Por otra parte, el proyecto pretende eliminar la temporalidad de la contratación y facilitar el acceso del profesorado temporal a la función pública, unas medidas con efectos discutibles y que conllevan un sustancial incremento presupuestario. De entrada, en las actuales circunstancias de nuestro sector público, es dudoso si lo que procede, desde el punto de vista de la equidad y el interés público, es «estabilizar» a los contratados temporales o, más bien, procedería reducir la extraordinaria estabilidad de los funcionarios. Sin embargo, en vez de analizar los efectos de estos cambios y cuantificar su importe, la memoria económica del proyecto de ley los despacha reiterando la ambigua muletilla de que tienen «un impacto económico positivo», dando incluso por supuesto un dudoso efecto positivo que la funcionarización ejercería en la productividad, y desatendiendo, sin embargo, el más seguro incremento que implica en términos de gasto público.
Reconversión para un mayor valor social
El fracaso de los intentos previos de reforma universitaria, que han quedado paralizados sin introducir más que cambios mínimos, conduce a pensar que cualquier reforma en profundidad es inviable si no va precedida de un cambio en las estructuras de gobierno, para que éstas no actúen como grupo organizado de interés en contra de la reforma y acaben bloqueándola.
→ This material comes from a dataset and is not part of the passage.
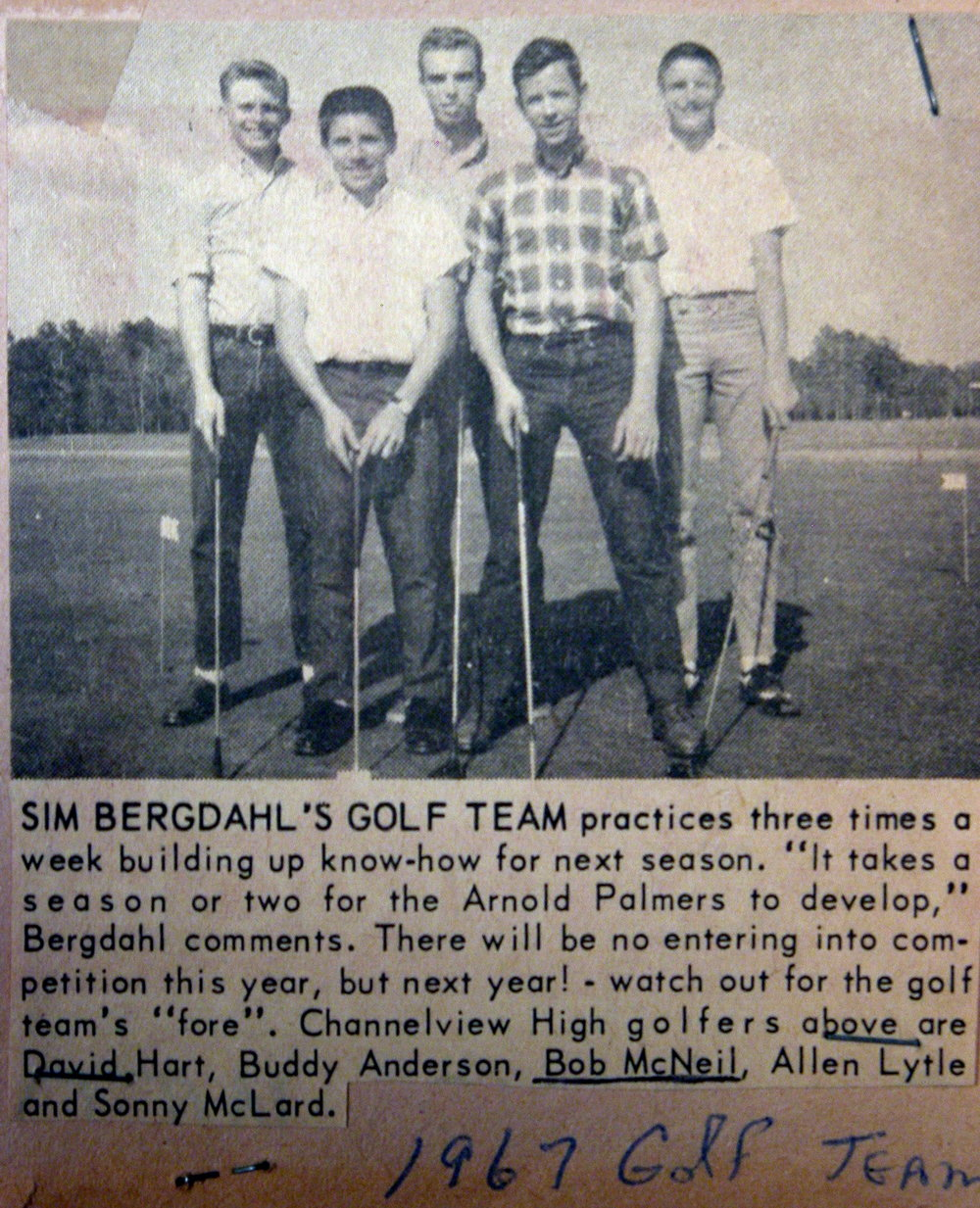 Bob McNeil - 1967 - Age 18 - Twelfth Grade - Channelview High School - Golf Team Picture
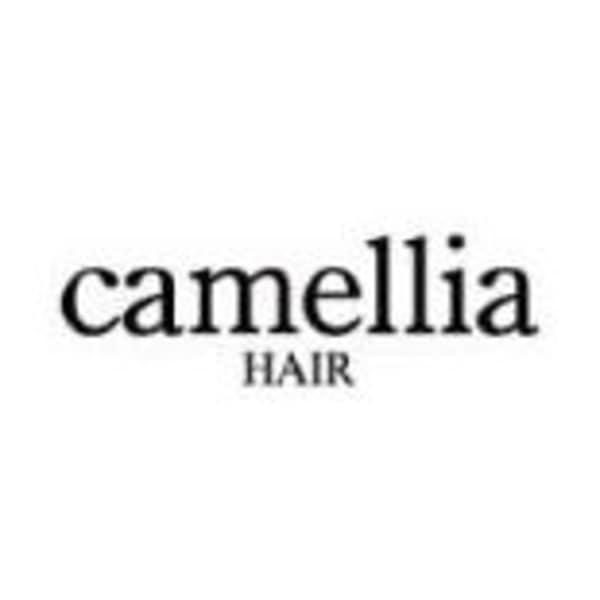 camellia HAIR イオンモール高松店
Una vez realizado ese cambio en el gobierno universitario, sería el momento de abordar una reestructuración sustancial, reasignando los recursos hacia los usos socialmente más valiosos, corrigiendo las deficiencias y desigualdades observadas en cuanto a manipulación de estándares, empleabilidad de los graduados, pruebas de selectividad y ocupación de titulaciones y universidades. Se trataría de una reconversión similar, al menos en cuanto a su profundidad, a las que sufrieron en el pasado el acero o la construcción naval, y que debería incluir la reestructuración e incluso el cierre o fusión de algunas universidades y, sobre todo, de titulaciones, centros y departamentos.
Claro está que, por un corto tiempo, todos los implicados, desde profesores a contribuyentes y estudiantes, también podemos seguir autoengañándonos.